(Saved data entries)

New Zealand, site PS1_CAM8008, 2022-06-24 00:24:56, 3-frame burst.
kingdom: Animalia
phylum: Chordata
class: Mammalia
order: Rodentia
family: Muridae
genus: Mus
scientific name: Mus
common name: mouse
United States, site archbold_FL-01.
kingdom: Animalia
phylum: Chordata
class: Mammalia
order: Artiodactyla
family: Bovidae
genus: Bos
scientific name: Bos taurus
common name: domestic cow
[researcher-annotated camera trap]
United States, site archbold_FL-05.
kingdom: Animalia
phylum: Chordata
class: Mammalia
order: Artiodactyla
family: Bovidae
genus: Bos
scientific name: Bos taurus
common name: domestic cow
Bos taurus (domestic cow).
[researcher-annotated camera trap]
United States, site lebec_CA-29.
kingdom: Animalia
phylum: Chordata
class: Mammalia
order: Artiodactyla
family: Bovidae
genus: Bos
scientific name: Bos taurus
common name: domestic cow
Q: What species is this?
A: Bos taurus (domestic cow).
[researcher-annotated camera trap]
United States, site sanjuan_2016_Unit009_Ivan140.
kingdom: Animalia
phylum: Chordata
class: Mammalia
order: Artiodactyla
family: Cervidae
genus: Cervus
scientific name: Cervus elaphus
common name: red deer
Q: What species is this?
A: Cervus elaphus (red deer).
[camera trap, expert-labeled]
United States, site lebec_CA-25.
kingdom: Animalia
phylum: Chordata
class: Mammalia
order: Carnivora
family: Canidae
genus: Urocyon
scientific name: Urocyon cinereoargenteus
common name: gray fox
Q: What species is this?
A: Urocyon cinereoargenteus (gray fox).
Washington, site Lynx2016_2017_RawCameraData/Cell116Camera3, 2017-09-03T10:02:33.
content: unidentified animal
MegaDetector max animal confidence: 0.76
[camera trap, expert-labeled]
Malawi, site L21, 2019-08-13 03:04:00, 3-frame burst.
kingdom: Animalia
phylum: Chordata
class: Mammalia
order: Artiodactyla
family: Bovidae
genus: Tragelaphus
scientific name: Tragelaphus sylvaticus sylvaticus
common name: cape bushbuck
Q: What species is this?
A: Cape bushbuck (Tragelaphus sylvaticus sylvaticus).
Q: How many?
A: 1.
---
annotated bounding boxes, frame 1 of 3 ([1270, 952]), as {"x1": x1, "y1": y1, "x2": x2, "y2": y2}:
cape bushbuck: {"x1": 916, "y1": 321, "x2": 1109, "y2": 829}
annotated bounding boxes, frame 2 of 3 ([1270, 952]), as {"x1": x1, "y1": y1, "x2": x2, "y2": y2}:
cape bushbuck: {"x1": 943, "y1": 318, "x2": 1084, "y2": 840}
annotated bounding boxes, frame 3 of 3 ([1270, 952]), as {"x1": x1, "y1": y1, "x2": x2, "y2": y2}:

**Work instruction**
Scan the entries above and copy each line where "genus" occurs.

**Answer section**
genus: Mus
genus: Bos
genus: Bos
genus: Bos
genus: Cervus
genus: Urocyon
genus: Tragelaphus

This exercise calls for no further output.